[[ Extracted information, beginning ]]

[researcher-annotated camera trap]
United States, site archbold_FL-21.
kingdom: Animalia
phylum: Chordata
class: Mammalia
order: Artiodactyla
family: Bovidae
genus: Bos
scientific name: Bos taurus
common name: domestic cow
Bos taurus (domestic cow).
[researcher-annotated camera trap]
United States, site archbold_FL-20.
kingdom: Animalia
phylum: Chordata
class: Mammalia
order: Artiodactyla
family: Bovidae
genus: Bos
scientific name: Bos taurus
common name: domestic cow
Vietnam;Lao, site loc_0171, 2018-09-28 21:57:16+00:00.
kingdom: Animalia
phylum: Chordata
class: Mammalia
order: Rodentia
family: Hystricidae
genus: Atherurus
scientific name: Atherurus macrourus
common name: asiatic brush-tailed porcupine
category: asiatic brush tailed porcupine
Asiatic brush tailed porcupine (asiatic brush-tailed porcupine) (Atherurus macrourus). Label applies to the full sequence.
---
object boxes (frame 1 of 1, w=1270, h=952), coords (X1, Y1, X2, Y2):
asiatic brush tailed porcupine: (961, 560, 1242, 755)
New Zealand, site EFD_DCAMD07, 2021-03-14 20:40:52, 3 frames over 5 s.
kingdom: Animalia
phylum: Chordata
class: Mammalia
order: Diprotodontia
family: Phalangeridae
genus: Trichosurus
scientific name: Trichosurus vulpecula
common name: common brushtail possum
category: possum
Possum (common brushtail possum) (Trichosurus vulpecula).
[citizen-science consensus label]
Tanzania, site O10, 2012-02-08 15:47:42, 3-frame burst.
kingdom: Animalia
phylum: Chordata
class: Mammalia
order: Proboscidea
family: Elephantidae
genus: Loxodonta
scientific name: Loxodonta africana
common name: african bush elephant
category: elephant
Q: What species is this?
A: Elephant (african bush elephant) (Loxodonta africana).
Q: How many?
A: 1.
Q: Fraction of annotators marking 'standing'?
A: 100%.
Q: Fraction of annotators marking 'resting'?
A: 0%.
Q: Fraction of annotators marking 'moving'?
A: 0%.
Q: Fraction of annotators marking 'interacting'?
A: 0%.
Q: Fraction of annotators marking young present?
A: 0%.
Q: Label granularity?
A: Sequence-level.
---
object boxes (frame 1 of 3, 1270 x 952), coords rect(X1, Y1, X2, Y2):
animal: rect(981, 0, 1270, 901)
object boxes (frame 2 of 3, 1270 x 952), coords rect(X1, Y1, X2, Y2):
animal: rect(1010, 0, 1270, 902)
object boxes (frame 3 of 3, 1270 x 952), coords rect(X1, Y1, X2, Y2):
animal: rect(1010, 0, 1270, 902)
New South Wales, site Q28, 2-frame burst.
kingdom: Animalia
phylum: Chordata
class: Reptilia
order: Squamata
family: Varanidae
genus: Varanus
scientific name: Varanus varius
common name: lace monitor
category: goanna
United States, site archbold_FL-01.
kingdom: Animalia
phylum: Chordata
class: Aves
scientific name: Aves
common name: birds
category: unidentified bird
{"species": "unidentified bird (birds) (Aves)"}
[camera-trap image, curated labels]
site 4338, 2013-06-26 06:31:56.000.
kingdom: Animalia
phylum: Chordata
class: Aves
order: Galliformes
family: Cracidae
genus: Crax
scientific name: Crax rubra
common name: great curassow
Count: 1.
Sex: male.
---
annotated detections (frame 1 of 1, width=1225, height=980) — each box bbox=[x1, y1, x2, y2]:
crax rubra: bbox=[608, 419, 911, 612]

[[ Extracted information, end ]]

Begin at the line containing "common name: lace monitor" and reproduce each line through the end of the records above.

Your response →
common name: lace monitor
category: goanna
United States, site archbold_FL-01.
kingdom: Animalia
phylum: Chordata
class: Aves
scientific name: Aves
common name: birds
category: unidentified bird
{"species": "unidentified bird (birds) (Aves)"}
[camera-trap image, curated labels]
site 4338, 2013-06-26 06:31:56.000.
kingdom: Animalia
phylum: Chordata
class: Aves
order: Galliformes
family: Cracidae
genus: Crax
scientific name: Crax rubra
common name: great curassow
Count: 1.
Sex: male.
---
annotated detections (frame 1 of 1, width=1225, height=980) — each box bbox=[x1, y1, x2, y2]:
crax rubra: bbox=[608, 419, 911, 612]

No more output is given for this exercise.